10.31.2023

This Isn’t the First Time in Human History Our Winters Have Become Milder

This Letter to the Editor, written by CO2 Coalition Member Euan Mearns, was published in The Press and Journal, October 26, 2023:

Sir, with reference to the letter from Ivan Reid, 18th October. He is of course totally correct; our winters have become less snowy and milder than during our youth. I recall the deep snow drifts on Kirriemuir Hill in the 1960s.

And during my grouse beating days in Glen Clova in the 1970s they used to set aside a half day to shoot hares and another half day to shoot capercaillie. Times have changed, and in 2020 illegal shooting of mountain hares (culling) was banned in Scotland (Wikipedia). Thousands used to be shot every year. It does not seem to be necessary to call on climate change to explain the demise of the mountain hare. Hopefully the population will soon recover.

In the countryside I frequent most often in Aberdeenshire and Perthshire, there is an abundance of buzzards and ospreys, red-dear and roe-dear, seals, beavers and sadly many dead badgers along our main roads.

Melting Alpine glaciers are perhaps the most poignant symbol of a slowly warming world. However, a little-known fact is that Alpine glaciers have all but melted completely 12 times in the last 10,000 years (since the end of the last glaciation). This is known through Carbon 14 dating of woody fragments found in the ice. These dates form clusters signifying times when trees grew in the ice basins from where the glaciers now flow.

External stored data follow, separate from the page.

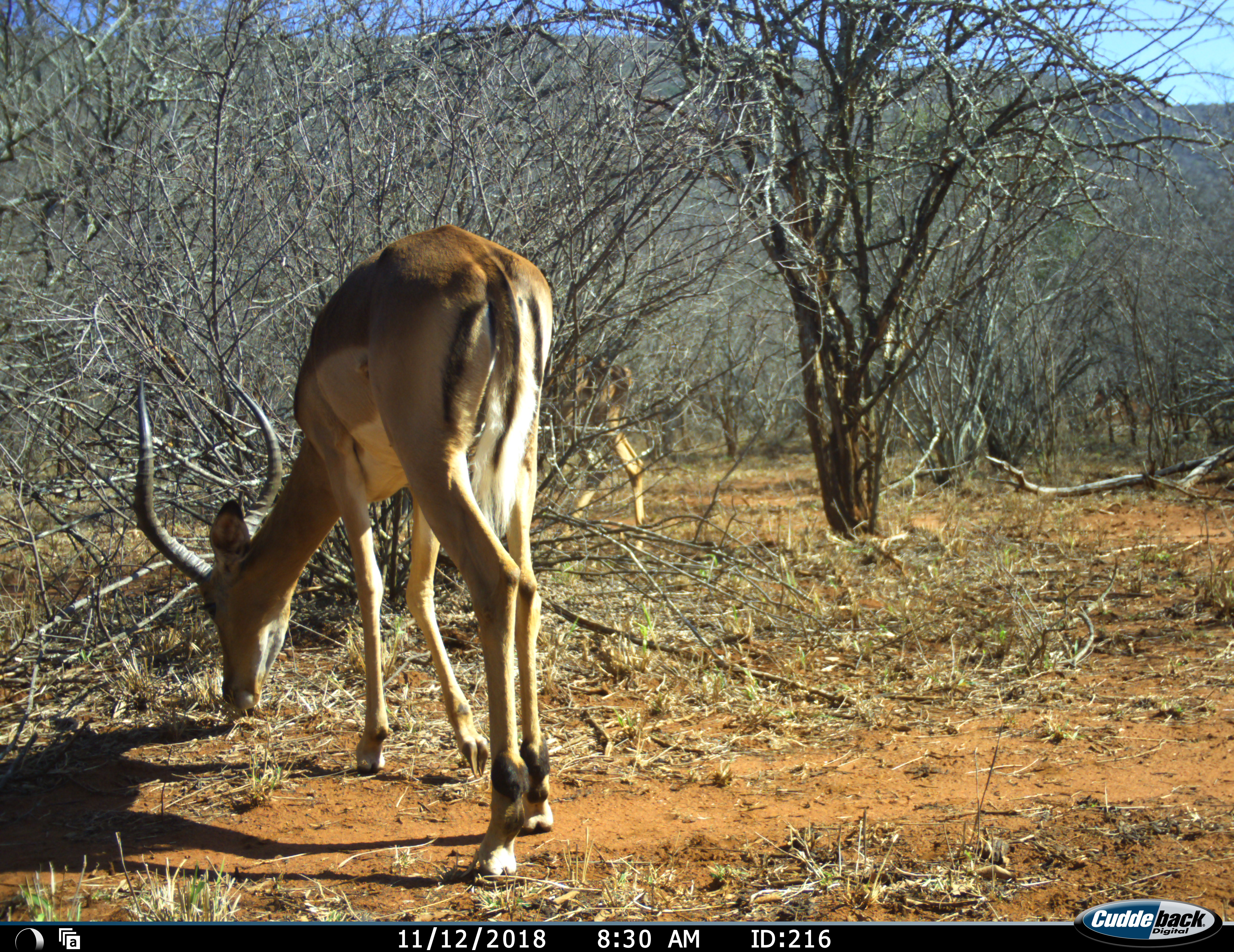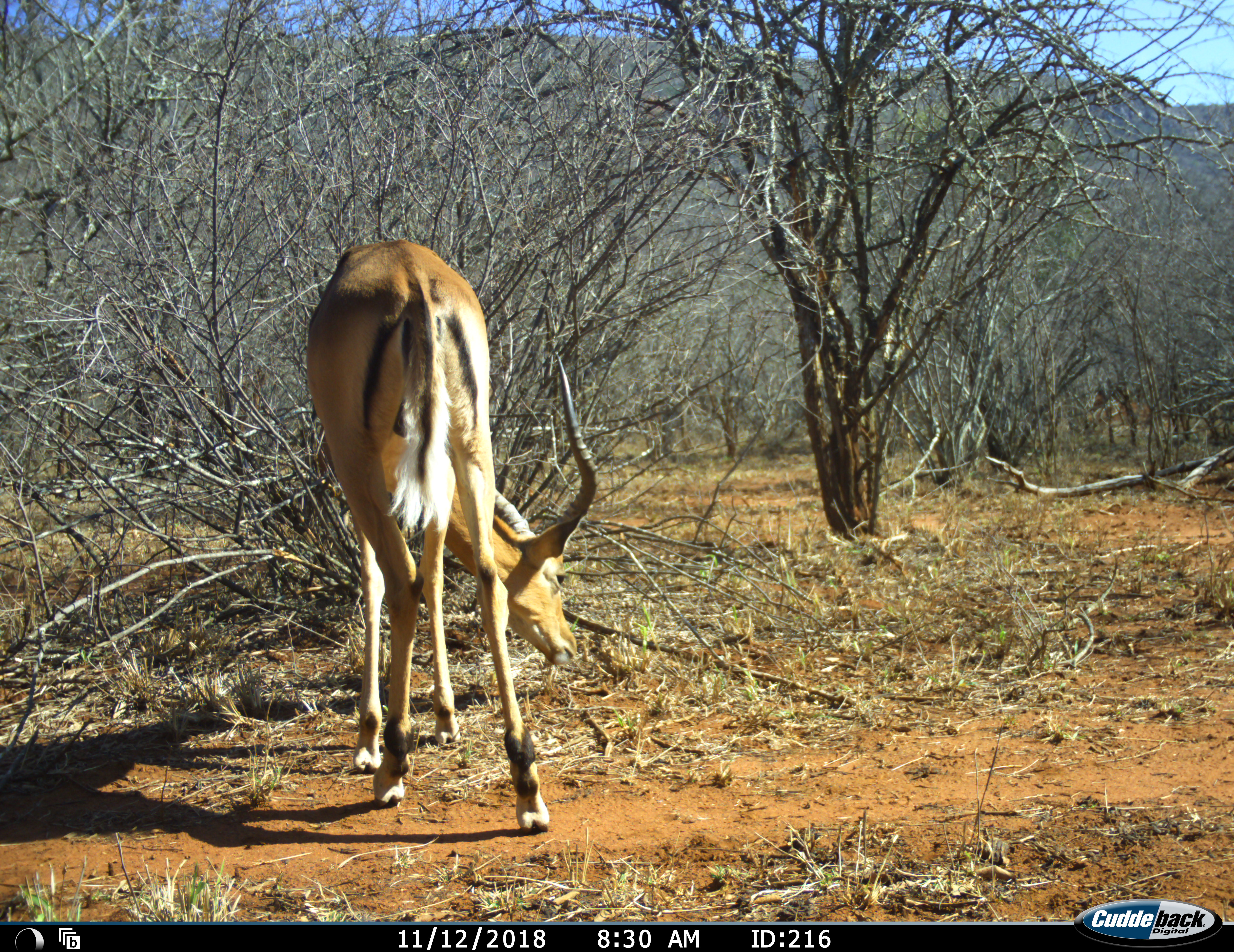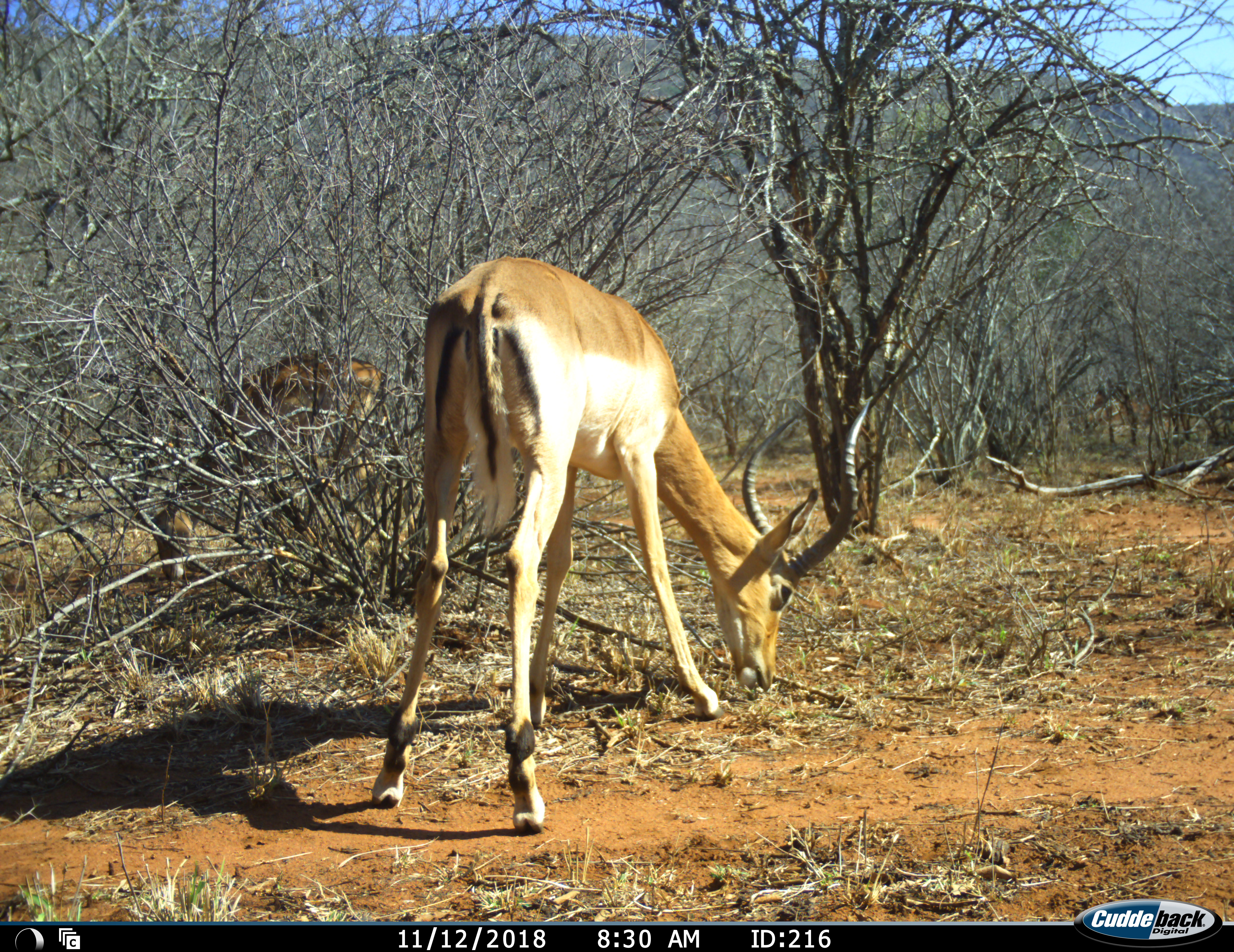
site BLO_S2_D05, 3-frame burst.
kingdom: Animalia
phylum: Chordata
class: Mammalia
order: Artiodactyla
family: Bovidae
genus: Aepyceros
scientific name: Aepyceros melampus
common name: impala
Impala (Aepyceros melampus), count 2. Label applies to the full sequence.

The exact cause of these cyclical changes in glacier length is unknown, but a likely candidate is cyclical changes to ocean currents. The depth of the last cold and snowy trough occurred around 1850 and warming will likely continue for another few hundred years until the glaciers have all but disappeared as was the case when Hannibal crossed the Alps with his elephants in 218 BC at a time called The Roman Warm Period. Perhaps Scotland’s climate is affected by these same cyclical forces?

PS With reference to Mr. Hannan, 19th October: pre-industrial CO2 in the atmosphere was 0.028% and today it is 0.042%. 3% is on the threshold of being harmful, but current levels are nowhere near this dangerous threshold.